(Stored entries)
┄┄┄┄┄┄

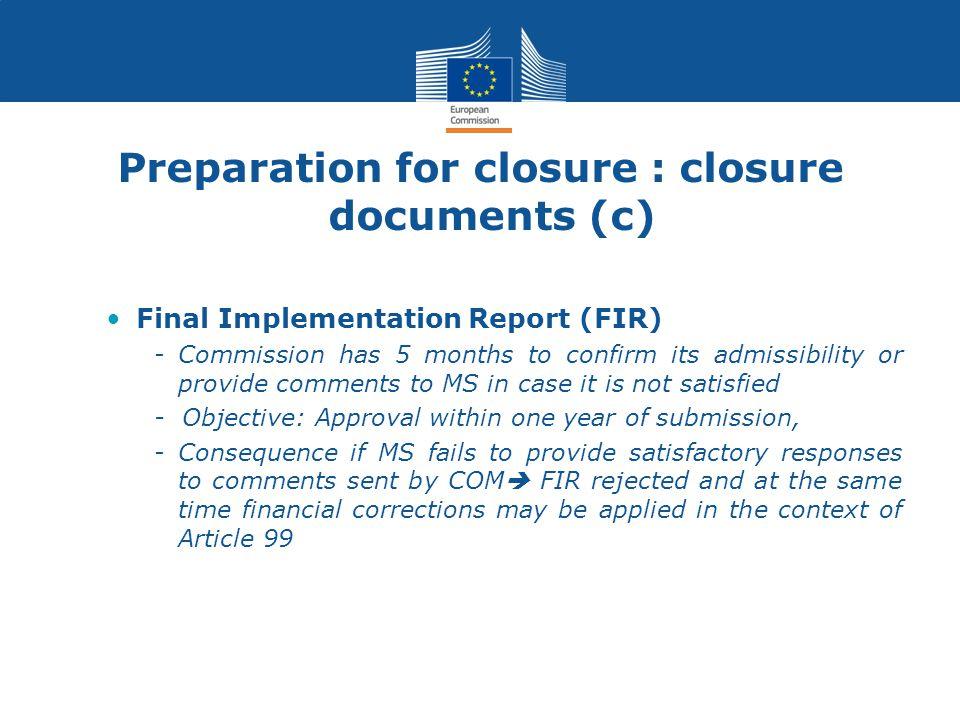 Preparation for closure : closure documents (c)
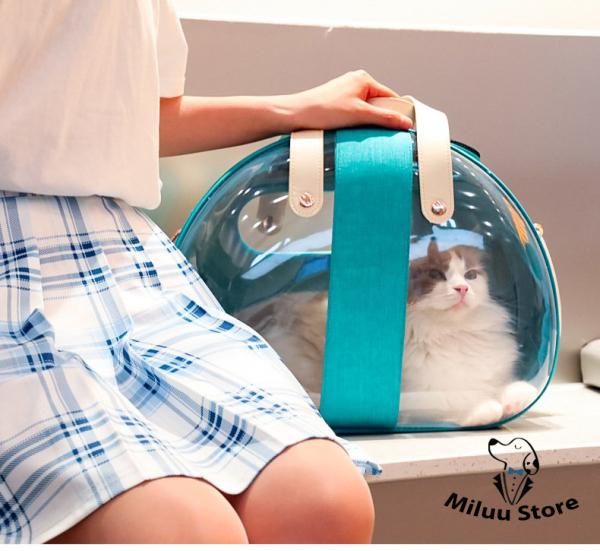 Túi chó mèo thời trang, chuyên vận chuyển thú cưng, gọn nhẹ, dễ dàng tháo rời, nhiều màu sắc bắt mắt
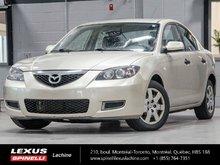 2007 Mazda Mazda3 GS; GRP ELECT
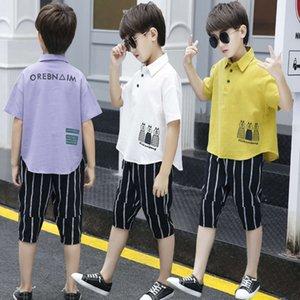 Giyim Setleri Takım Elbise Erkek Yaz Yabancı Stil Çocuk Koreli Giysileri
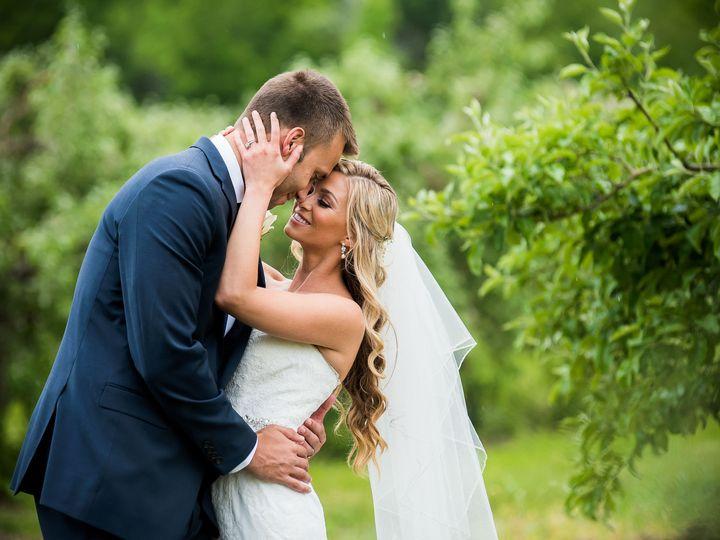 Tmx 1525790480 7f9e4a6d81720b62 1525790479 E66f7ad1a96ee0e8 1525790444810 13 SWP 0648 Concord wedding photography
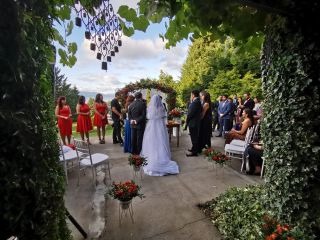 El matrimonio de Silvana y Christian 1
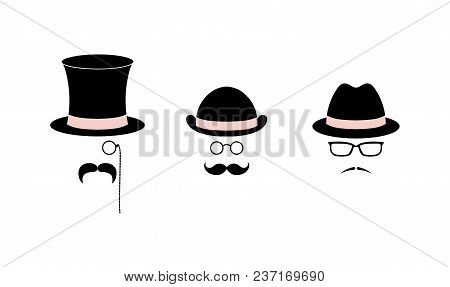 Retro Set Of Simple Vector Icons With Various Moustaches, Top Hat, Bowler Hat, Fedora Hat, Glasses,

┄┄┄┄┄┄

=== Task instructions ===
Once the pictures are removed, repeat all of the data above exactly.

=== Written response ===
 Preparation for closure : closure documents (c)
 Túi chó mèo thời trang, chuyên vận chuyển thú cưng, gọn nhẹ, dễ dàng tháo rời, nhiều màu sắc bắt mắt
 2007 Mazda Mazda3 GS; GRP ELECT
 Giyim Setleri Takım Elbise Erkek Yaz Yabancı Stil Çocuk Koreli Giysileri
 Tmx 1525790480 7f9e4a6d81720b62 1525790479 E66f7ad1a96ee0e8 1525790444810 13 SWP 0648 Concord wedding photography
 El matrimonio de Silvana y Christian 1
 Retro Set Of Simple Vector Icons With Various Moustaches, Top Hat, Bowler Hat, Fedora Hat, Glasses,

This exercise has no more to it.